Each cert covers the base domain and *.192-168-1-50.lancert.dev — use any subdomain without requesting additional certificates.

Security

lancert does not provide confidentiality

The private keys are served via API to anyone who requests them. There is no ownership concept for private IPs — 192.168.1.50 on your network is the same address as 192.168.1.50 on someone else's. Anyone who knows the IP can download the same certificate and private key.

The browser will show a valid HTTPS connection, but this does not mean the traffic is protected from other devices on the same network.

The threat model is simple: you trust your local network enough to develop on it, and you need the browser to trust your certificate. That's it. Do not use these certificates in production.

How it works

Authoritative DNS

lancert runs its own DNS server for the lancert.dev zone.

IP in the name

Subdomains like 192-168-1-50.lancert.dev resolve to 192.168.1.50 by parsing the IP from the hostname.

DNS-01 challenge

POST triggers certificate issuance via Let's Encrypt DNS-01 challenge, fully automated and non-blocking.

Wildcard cert

Each IP gets a wildcard cert covering *.192-168-1-50.lancert.dev, cached and renewed automatically on next request before expiry.

Example: Caddy

Download the PEM files and use them with Caddy to serve HTTPS on your LAN.

1. Download the certificate files

$ curl -o fullchain.pem https://lancert.dev/certs/192.168.1.50/fullchain.pem $ curl -o privkey.pem https://lancert.dev/certs/192.168.1.50/privkey.pem

2. Create a Caddyfile

# wildcard cert covers any subdomain 192-168-1-50.lancert.dev, hi.192-168-1-50.lancert.dev { tls fullchain.pem privkey.pem respond "Hello from lancert!" }

3. Run and test

$ caddy run
# from another terminal or any device on your network $ curl https://192-168-1-50.lancert.dev Hello from lancert! $ curl https://hi.192-168-1-50.lancert.dev Hello from lancert!

FAQ

Which IPs are pre-issued?

Let's Encrypt enforces rate limits on certificate issuance.

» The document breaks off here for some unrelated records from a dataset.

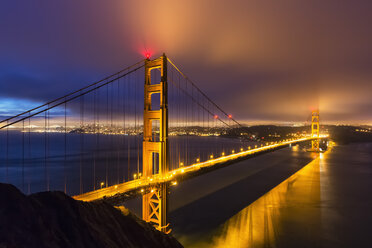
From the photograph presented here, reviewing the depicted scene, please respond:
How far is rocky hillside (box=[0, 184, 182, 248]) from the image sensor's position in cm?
494

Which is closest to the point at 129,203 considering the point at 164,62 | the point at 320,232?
the point at 164,62

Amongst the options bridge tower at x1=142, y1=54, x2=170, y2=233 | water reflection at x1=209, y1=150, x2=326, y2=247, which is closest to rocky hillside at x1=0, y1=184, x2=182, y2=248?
bridge tower at x1=142, y1=54, x2=170, y2=233

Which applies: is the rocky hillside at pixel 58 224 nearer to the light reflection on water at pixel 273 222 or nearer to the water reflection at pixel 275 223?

To stay within those limits, lancert pre-issues certificates for 24 common LAN addresses:

Gateways & vendor defaults
192.168.0.1 192.168.1.1 10.0.0.1 10.0.1.1 172.17.0.1 192.168.0.254 192.168.1.254 192.168.50.1 192.168.88.1

Common static/dev hosts
192.168.0.2 192.168.0.9 192.168.0.10 192.168.0.20 192.168.0.50 192.168.0.100 192.168.1.2 192.168.1.10 192.168.1.20 192.168.1.50 192.168.1.100 10.0.0.10 10.0.0.50 10.0.0.100 10.0.1.10

How long do certificates last?

90 days, as issued by Let's Encrypt. Pre-issued certificates are renewed automatically. On-demand certificates are cached and renewed on next request before expiry, as long as the service is running.

Can I request a new IP to be pre-issued?

Yes — open an issue on the GitHub repository with the IP and use case.

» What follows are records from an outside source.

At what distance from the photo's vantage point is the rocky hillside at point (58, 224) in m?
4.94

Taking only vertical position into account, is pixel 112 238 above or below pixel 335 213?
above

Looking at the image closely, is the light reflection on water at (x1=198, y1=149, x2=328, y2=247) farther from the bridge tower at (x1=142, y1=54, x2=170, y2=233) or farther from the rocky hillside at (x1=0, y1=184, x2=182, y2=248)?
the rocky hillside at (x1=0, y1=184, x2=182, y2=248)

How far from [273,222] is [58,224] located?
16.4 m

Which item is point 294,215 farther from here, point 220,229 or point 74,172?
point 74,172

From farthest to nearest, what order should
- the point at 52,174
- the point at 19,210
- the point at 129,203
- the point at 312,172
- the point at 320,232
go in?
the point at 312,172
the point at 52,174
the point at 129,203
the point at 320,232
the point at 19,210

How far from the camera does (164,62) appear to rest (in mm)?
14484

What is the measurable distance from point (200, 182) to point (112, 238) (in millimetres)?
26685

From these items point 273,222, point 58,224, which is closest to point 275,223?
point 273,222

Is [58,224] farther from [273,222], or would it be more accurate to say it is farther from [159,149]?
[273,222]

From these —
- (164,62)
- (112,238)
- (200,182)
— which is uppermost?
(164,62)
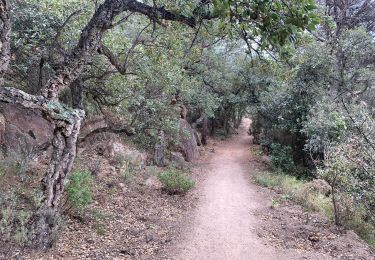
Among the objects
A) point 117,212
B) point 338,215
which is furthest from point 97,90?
point 338,215

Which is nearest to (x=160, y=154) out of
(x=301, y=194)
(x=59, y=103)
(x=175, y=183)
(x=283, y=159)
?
(x=175, y=183)

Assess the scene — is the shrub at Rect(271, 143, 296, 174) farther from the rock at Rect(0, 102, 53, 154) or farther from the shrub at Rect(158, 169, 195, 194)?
the rock at Rect(0, 102, 53, 154)

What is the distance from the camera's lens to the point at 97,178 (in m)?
8.38

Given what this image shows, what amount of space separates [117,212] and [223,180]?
5.81m

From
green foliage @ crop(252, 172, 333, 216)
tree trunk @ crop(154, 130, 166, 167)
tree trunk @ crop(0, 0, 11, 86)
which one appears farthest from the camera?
tree trunk @ crop(154, 130, 166, 167)

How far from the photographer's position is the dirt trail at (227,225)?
557 centimetres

Which IP ranges are supported?

Any private IP in the RFC 1918 ranges: 10.0.0.0/8, 172.16.0.0/12, and 192.168.0.0/16.

Is this safe to use?

lancert is designed for local development only. The private keys are served via API to anyone who requests them — there is no ownership model for private IPs. The browser will show a valid HTTPS connection, but this does not mean the traffic is protected from other devices on the same network. See the Security section for details. Do not use these certificates in production.